Reproduce, word for word, the passage of the work profile below that opens with the words containing "I was born/grew" and closes with "should be accepted.".
***** Given text
I was born/grew up in: Brantford, Ontario
I now live in: Ontario
What I do at work
My days are usually never the same and this keeps things interesting! I have meetings with students, of course. I also meet with collaborators on research projects as well as other professors. I work with a team in my lab. This includes graduate students, technical assistants, and myself. I also work on other project teams for different experiments. These may involve industry or government collaborators, professors from other universities, and students.
I write scientific journal manuscripts and book chapters. I apply for grants to get funding for new experiments. I review my finances for each experiment that has been funded. I review graduate students’ theses and manuscripts. I review grants and journal manuscripts from peers and make decisions on whether they should be accepted.
I also teach courses (currently online!). I train students how to do different nutritional analyses in the lab. I also train students how to manage experiments with live fish. These experiments include ensuring their daily care and record keeping for experiments. It also includes sampling and dissections. I attend and speak at conferences around the world. I am currently trying to learn Portuguese because I have collaborators in Brazil and am planning a second trip there next year.
**********
***** Data supplied
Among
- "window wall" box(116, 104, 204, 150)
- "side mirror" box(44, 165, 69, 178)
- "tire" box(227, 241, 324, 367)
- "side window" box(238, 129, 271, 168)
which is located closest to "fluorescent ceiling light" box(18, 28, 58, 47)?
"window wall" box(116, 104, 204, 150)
**********
→ Response to this exercise:
I was born/grew up in: Brantford, Ontario
I now live in: Ontario
What I do at work
My days are usually never the same and this keeps things interesting! I have meetings with students, of course. I also meet with collaborators on research projects as well as other professors. I work with a team in my lab. This includes graduate students, technical assistants, and myself. I also work on other project teams for different experiments. These may involve industry or government collaborators, professors from other universities, and students.
I write scientific journal manuscripts and book chapters. I apply for grants to get funding for new experiments. I review my finances for each experiment that has been funded. I review graduate students’ theses and manuscripts. I review grants and journal manuscripts from peers and make decisions on whether they should be accepted.